◆ **What to work on**: Copy out every line from the items below that contains the word "furthest".

◆ **Records provided**:
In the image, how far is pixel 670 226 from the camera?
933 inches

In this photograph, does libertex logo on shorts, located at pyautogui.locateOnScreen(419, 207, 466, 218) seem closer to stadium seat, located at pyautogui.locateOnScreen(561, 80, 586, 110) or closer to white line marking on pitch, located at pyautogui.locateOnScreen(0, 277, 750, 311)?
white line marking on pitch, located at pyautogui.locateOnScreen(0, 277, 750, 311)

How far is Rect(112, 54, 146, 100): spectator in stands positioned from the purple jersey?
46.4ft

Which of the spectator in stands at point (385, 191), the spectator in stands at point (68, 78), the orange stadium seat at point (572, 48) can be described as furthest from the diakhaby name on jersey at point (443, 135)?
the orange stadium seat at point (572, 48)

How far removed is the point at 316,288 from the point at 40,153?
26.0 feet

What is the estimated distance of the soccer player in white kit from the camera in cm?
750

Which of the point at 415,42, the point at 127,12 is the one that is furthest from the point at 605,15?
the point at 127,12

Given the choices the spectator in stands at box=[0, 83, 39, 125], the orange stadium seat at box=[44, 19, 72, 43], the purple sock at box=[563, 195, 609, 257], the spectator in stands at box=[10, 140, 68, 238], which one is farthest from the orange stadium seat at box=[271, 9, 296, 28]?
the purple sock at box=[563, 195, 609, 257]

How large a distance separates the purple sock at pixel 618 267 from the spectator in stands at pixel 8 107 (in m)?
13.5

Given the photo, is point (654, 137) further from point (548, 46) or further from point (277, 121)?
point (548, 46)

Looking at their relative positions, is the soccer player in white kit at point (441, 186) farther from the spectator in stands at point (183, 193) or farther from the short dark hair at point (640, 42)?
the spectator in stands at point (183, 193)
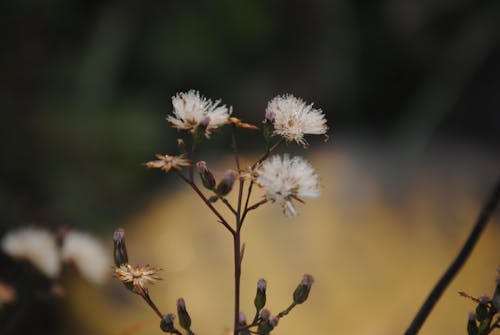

◆ **Correct output**:
Which of the spectator in stands at point (385, 191), the spectator in stands at point (68, 78), the orange stadium seat at point (572, 48) can be described as furthest from the diakhaby name on jersey at point (443, 135)?
Which of the point at 415,42, the point at 127,12 is the one that is furthest from the point at 605,15?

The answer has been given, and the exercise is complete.